The time teens spend on social media has not decreased, nor have there been any instances of online harassment. A study from the University of Georgia suggests that increased social media use is directly linked to cyberbullying, as young people look for the instant kick, or dopamine hit, that comes from digital engagement.
“It’s fueling that addictive behavior and they might be using cyberbullying as a way to get likes, shares, comments and retweets,” Amanda Giordano, the study’s lead researcher and an associate professor in the UGA Mary Frances Early College of Education, told me. UG today. “That’s the common thread you see in behavioral addictions — people are starting to rely on rewarding behaviors as a way to make them feel better when they’re experiencing negative emotions.”
Ross Ellis, founder and CEO of Stomp Out Bullying, a non-profit organization dedicated to reducing and preventing all forms of bullying, says social media can often be particularly dangerous for teens because those who bully don’t think about the impact of their actions. and the actions rarely have immediate consequences.
Thanks to digital anonymity, the UGA study found, online bullies often take on a more aggressive personality than in a face-to-face interaction.

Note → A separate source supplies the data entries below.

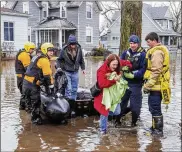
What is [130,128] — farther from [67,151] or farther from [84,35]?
[84,35]

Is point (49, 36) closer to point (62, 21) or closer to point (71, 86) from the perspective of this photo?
point (62, 21)

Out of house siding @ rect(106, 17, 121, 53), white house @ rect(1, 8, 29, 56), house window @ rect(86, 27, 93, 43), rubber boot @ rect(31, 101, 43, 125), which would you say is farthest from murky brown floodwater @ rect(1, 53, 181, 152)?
house siding @ rect(106, 17, 121, 53)

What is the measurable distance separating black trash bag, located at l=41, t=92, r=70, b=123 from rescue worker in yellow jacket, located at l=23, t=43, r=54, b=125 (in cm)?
18

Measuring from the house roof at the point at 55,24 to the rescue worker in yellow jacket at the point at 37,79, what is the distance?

“The perpetrator doesn’t get a chance to see how harmful his bullying is and to learn from his mistakes and do something different,” Giordano said. “It’s a scary situation, because they don’t have the natural consequences that they have with offline bullying.”
Several incidents in recent years illustrate the tragic trend.
Late last year, a Florida teenager committed suicide after a compromising photo of her was shared on social media. In the summer of 2020, a 16-year-old from Oregon took his own life after being bullied with anonymous messages on the social media app Snapchat. A year earlier, another 16-year-old from Tennessee shot himself after two classmates shared screenshots of explicit text conversations he had with another young man, calling him bisexual.
Experts warn against concluding that social media only poses dangers to young people. Fredrick noted that her research shows that teens at both ends of the spectrum of social media use can suffer. Those who aren’t active on social media at all — and those who are on it constantly — “often have worse outcomes, such as depression and anxiety,” she said.
“I don’t think it’s realistic, nor do I think it’s a good thing, to just tell our kids not to go on social media,” Fredrick said.
She argued that parents should warn their children about the dangers of social media, reminding them to look both ways before crossing the street or not to talk to strangers. “With that kind of safety conversation, we also need to discuss how to be safe in online spaces,” she said.
“We just have to keep educating, equipping and empowering our children to protect themselves in any environment where threats may arise,” Hinduja said. “It takes a lot of time and effort, and you may never see the clear fruits of your labor because it’s hard to measure the problems good parenting can prevent. But it is worth it.”